What to do - Print the line containing "In the depicted" and each line after it through the end, please, with nothing added.

'''

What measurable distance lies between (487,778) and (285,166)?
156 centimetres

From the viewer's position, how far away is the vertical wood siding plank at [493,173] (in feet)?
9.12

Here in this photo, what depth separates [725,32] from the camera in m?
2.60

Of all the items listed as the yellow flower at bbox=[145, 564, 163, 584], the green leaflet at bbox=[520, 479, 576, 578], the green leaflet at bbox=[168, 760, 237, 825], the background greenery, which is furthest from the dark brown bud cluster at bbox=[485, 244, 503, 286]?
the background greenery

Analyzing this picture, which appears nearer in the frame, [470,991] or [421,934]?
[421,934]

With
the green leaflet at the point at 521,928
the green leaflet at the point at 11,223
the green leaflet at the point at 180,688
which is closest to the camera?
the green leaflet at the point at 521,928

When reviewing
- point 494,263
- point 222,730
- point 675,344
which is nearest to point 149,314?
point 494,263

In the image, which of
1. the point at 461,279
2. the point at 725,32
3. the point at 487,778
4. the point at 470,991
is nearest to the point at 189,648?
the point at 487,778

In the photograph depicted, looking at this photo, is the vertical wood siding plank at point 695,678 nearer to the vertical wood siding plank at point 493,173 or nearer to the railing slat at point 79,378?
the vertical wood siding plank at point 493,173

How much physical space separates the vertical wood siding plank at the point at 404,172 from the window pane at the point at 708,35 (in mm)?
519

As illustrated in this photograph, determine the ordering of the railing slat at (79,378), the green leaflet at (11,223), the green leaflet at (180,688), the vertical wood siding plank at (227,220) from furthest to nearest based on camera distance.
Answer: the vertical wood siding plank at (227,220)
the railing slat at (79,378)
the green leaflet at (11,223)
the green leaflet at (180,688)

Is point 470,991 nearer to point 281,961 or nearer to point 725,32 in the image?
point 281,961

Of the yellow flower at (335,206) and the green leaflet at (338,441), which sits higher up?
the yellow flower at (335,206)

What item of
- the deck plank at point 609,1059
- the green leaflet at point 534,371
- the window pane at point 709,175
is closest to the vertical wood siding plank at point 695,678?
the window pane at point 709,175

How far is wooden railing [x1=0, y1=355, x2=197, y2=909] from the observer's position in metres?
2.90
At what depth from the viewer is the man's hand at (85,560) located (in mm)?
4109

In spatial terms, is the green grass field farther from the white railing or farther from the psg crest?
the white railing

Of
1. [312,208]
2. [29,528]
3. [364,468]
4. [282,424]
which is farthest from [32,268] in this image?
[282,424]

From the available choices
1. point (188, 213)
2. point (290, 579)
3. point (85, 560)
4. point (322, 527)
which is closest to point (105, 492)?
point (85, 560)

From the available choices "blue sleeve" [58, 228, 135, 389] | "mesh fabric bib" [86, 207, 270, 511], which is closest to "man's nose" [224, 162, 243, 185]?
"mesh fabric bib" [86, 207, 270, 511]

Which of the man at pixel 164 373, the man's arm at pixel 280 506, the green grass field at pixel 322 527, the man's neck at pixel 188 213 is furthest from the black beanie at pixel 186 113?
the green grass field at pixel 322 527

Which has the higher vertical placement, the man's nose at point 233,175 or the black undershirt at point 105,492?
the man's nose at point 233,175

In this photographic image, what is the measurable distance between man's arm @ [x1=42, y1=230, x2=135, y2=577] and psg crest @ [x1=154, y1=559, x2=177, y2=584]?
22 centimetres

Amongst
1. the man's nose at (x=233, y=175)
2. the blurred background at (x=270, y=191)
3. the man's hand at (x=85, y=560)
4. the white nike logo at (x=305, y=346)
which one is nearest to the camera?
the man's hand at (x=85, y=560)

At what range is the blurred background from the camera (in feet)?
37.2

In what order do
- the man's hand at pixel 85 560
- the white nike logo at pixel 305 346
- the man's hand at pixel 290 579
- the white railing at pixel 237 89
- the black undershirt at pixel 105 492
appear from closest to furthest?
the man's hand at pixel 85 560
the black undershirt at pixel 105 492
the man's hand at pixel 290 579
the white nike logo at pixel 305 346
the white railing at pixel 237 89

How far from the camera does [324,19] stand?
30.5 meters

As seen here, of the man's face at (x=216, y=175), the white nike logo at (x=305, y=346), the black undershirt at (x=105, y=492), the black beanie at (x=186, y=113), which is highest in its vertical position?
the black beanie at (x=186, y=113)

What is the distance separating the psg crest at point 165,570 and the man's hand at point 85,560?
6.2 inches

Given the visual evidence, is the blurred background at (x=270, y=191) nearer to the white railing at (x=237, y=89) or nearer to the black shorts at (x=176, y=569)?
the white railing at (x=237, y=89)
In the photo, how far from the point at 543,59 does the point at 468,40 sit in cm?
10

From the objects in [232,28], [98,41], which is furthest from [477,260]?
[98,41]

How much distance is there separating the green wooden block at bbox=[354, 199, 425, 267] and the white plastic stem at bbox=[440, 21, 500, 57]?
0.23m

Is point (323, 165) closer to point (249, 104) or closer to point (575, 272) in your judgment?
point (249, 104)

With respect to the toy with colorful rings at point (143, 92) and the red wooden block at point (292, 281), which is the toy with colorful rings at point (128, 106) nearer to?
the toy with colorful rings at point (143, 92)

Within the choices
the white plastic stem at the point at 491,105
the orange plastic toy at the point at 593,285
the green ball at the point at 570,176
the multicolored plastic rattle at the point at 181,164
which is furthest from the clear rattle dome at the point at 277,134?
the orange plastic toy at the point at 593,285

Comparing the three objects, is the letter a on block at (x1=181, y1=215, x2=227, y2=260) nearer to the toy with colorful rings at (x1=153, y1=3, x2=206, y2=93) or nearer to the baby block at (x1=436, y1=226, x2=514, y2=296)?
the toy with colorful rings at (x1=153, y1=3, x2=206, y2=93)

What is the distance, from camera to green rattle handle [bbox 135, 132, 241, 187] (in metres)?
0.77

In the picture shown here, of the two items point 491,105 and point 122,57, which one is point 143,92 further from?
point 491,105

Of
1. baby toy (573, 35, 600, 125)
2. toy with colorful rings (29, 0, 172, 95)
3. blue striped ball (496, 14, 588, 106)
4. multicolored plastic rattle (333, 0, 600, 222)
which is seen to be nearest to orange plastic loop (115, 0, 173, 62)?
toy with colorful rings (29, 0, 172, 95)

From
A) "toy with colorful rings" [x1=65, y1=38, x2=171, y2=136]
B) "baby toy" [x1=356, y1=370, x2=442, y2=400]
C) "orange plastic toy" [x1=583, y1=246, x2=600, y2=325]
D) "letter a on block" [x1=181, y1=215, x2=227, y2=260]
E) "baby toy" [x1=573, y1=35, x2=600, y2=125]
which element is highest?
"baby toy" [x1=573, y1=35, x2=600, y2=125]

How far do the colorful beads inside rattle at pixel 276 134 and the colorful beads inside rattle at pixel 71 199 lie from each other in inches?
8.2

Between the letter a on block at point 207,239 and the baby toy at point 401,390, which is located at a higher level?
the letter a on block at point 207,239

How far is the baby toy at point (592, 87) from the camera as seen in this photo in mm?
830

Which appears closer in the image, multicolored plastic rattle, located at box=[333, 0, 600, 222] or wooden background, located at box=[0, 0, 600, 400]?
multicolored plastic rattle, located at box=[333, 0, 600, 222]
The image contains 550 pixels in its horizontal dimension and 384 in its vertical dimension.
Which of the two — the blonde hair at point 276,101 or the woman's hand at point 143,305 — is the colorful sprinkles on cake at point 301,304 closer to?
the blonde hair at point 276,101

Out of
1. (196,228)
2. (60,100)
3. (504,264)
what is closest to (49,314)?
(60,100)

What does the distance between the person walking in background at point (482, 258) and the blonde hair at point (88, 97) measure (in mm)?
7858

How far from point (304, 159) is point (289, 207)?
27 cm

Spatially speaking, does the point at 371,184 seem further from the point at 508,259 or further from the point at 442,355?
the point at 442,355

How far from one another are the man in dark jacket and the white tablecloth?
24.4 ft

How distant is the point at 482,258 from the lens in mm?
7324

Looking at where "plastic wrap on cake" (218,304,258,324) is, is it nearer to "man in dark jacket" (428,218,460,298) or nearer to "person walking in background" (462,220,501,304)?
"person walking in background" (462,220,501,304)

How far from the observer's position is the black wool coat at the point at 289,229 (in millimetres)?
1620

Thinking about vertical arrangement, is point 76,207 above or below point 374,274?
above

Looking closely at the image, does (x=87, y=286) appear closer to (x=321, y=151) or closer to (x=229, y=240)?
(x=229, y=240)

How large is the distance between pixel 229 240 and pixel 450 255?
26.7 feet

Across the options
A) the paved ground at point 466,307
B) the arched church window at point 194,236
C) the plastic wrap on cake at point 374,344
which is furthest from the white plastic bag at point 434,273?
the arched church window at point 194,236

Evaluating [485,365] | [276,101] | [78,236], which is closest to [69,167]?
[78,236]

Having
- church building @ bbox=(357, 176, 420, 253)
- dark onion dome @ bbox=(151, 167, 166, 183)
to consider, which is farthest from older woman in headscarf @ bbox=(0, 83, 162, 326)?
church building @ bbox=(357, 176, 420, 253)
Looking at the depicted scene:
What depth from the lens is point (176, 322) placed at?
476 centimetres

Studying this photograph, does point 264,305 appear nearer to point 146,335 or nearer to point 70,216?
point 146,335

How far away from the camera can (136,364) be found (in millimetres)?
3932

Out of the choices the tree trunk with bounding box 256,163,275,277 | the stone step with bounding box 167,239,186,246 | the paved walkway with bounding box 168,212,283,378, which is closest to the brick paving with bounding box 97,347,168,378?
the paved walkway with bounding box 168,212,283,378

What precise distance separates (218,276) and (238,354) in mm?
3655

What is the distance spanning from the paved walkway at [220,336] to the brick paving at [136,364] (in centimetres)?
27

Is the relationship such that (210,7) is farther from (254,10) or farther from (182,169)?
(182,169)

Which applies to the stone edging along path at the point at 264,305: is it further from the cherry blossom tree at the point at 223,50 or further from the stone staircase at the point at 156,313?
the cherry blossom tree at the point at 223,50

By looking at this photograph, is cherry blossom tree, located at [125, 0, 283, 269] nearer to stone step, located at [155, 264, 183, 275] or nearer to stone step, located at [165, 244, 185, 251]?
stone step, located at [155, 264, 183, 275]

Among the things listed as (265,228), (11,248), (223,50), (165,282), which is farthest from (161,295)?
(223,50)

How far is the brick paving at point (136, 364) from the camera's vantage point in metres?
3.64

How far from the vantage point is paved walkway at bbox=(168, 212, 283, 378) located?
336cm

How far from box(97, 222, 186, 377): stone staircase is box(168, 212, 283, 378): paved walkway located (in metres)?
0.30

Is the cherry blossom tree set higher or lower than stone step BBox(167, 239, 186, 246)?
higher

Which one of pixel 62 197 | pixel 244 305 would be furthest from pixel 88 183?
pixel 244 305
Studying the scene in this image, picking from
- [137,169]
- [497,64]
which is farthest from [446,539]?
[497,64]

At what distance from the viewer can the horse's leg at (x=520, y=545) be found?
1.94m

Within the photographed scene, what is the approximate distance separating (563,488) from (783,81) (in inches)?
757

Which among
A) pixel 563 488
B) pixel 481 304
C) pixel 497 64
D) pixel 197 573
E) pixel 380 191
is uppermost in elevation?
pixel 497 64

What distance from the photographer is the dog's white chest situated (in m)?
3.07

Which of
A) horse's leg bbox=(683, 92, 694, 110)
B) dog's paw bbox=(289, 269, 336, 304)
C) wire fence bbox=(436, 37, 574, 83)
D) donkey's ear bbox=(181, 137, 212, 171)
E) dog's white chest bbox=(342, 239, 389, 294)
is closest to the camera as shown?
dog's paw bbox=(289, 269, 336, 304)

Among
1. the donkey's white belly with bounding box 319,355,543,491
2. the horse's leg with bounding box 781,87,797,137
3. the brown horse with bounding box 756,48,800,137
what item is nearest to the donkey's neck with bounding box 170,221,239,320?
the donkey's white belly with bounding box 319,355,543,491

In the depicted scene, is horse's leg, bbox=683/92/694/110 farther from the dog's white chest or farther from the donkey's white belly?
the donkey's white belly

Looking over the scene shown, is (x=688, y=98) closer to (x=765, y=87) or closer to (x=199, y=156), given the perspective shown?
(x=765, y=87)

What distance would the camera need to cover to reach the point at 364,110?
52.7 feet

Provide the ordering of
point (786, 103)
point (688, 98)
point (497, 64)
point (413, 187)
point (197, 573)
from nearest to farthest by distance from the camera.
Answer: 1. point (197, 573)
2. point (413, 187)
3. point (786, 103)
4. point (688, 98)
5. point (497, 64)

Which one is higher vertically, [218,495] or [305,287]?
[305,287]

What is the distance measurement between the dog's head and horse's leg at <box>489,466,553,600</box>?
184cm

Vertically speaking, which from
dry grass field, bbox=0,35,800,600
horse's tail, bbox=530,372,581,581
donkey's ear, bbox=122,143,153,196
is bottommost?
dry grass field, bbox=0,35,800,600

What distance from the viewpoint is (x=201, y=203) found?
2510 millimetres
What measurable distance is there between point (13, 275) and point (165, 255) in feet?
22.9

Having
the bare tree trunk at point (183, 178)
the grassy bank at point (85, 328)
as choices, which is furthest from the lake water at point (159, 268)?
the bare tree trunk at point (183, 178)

'''

The reply -
In the depicted scene, is horse's leg, bbox=683/92/694/110 farther from the dog's white chest or farther from the donkey's white belly?
the donkey's white belly

Looking over the scene shown, is (x=688, y=98) closer to (x=765, y=87) or closer to (x=199, y=156), given the perspective shown?
(x=765, y=87)

What distance would the camera need to cover to reach the point at 364,110?
52.7 feet

Provide the ordering of
point (786, 103)
point (688, 98)
point (497, 64)
point (413, 187)
point (197, 573)
from nearest to farthest by distance from the camera.
Answer: 1. point (197, 573)
2. point (413, 187)
3. point (786, 103)
4. point (688, 98)
5. point (497, 64)

Which one is higher vertically, [218,495] or [305,287]?
[305,287]

What is the distance measurement between the dog's head and horse's leg at <box>489,466,553,600</box>?
184cm

Vertically speaking, which from
dry grass field, bbox=0,35,800,600
horse's tail, bbox=530,372,581,581
donkey's ear, bbox=122,143,153,196
is bottommost?
dry grass field, bbox=0,35,800,600

What distance from the viewpoint is (x=201, y=203) found?
2510 millimetres
What measurable distance is there between point (13, 275) and point (165, 255) in feet?
22.9

Having
the bare tree trunk at point (183, 178)
the grassy bank at point (85, 328)
as choices, which is furthest from the lake water at point (159, 268)?
the bare tree trunk at point (183, 178)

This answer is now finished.